O(klogn) is obvious, but couldn't figure out a O(klogk) one. Maybe we can use a second heap, not sure.
Jim Mischel over 12 years

Insertion isn't log(k), but rather log(n), where n is the number of nodes already in the heap. Inserting k nodes will be k*log(n).
amit over 12 years

@JimMischel: no, in toVisit there are no more then 2k nodes at any point [since we add 2 elements for each element we remove, and we do it k times], so the insertion and deletion from toVisit is O(log2k) = O(logk). for each operation on the original list, we just extract the direct children of a specific node, which is O(1). we overall do k times O(logk) ops, which is indeed O(klogk).
amit over 12 years

though a sorted list is not a good data structure for toVisit, since insertion is O(k) in this list.

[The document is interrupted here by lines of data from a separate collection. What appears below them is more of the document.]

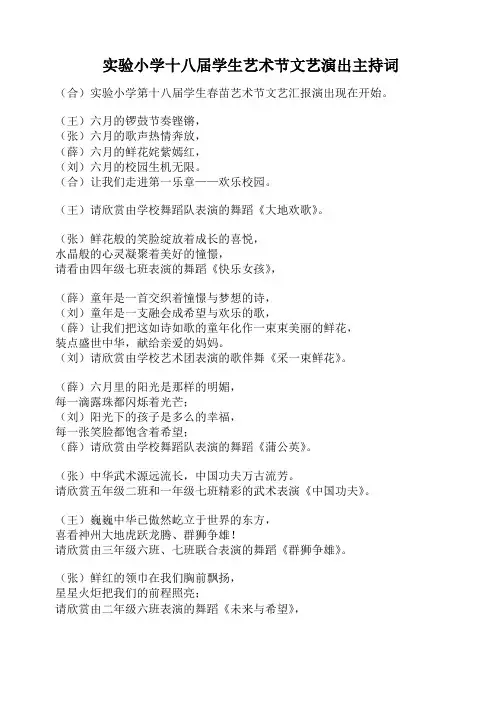 实验小学十八届学生艺术节文艺演出主持词

（合）实验小学第十八届学生春苗艺术节文艺汇报演出现在开始。

（王）六月的锣鼓节奏铿锵，
（张）六月的歌声热情奔放，
（薛）六月的鲜花姹紫嫣红，
（刘）六月的校园生机无限。
（合）让我们走进第一乐章——欢乐校园。

（王）请欣赏由学校舞蹈队表演的舞蹈《大地欢歌》。

（张）鲜花般的笑脸绽放着成长的喜悦，
水晶般的心灵凝聚着美好的憧憬，
请看由四年级七班表演的舞蹈《快乐女孩》，

（薛）童年是一首交织着憧憬与梦想的诗，
（刘）童年是一支融会成希望与欢乐的歌，
（薛）让我们把这如诗如歌的童年化作一束束美丽的鲜花，
装点盛世中华，献给亲爱的妈妈。
（刘）请欣赏由学校艺术团表演的歌伴舞《采一束鲜花》。

（薛）六月里的阳光是那样的明媚，
每一滴露珠都闪烁着光芒；
（刘）阳光下的孩子是多么的幸福，
每一张笑脸都饱含着希望；
（薛）请欣赏由学校舞蹈队表演的舞蹈《蒲公英》。

（张）中华武术源远流长，中国功夫万古流芳。
请欣赏五年级二班和一年级七班精彩的武术表演《中国功夫》。

（王）巍巍中华已傲然屹立于世界的东方，
喜看神州大地虎跃龙腾、群狮争雄！
请欣赏由三年级六班、七班联合表演的舞蹈《群狮争雄》。

（张）鲜红的领巾在我们胸前飘扬，
星星火炬把我们的前程照亮；
请欣赏由二年级六班表演的舞蹈《未来与希望》，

You will need a heap to actually obtain O(klogk) [skip list/ balanced BST/B+ tree are also valid options, though harder to implement, heap will be enough here].
Jim Mischel over 12 years

@amit: Thank you. I misunderstood the description of the algorithm.
amit over 12 years

This is basically @Kevin 's solution
Vikas Mangal about 9 years

@Terry Li: Instead of creating a new min heap, if we create a new max heap of size k and keep on inserting the elements from original min heap to new max heap. When the max heap is full, its root will have the kth smallest element and that heap will have the smallest k elements. Is my thinking right ?
madCode almost 9 years

Instead of a sorted list, can't you just use a Queue and add to the queue smallest-largest children nodes to visit?
jiangok over 8 years

Isn't deleting current root O(lgn) instead of O(lgk) because heapifying the original min heap is required after the deletion. So the overall complexity becomes kO(lgn) instead of kO(lgk)?
sharmakeshav about 7 years

@VikasMangal No, that wouldn't work in klogk. That would again be a klogn algorithm because you will have to heapify the original min heap k times.
sharmakeshav about 7 years

@jiangok There's no need to modify the original heap. You just read elements from the original heap and then modify your newly created heap. The new heap will be of max size k, thus it'll take O(logk) to heapify it.
user5054 over 6 years

@TerryLi So, the new heap will be composed of pointers to the original heap nodes rather than the actual nodes? So, heapifying code for the new heap will be a little different?
Chaos almost 3 years

@madCode Consider the min-heap [1, 2, 100, 3, 4, 101, 102]. Find 4th smallest value (which will be the value 4). Using a queue and the smallest - largest children approach, we get [1, 2, 100, 3, 4]. This doesn't give us the right 4th smallest value.
Jet C. over 2 years

To find kth smallest element, isn't it should be a new max heap instead of a min heap?
jacob12 almost 2 years

After taking the current node's children to put in the auxiliary heap, this means that one of those two nodes must be the next minimum. But note that you have more nodes in the same level that we overpass and might even be more minimal. So we need to search the minimal node in the i-th level. So why we look only at the two children of a node when we have to look at nodes at the whole level and pick the minimal from there?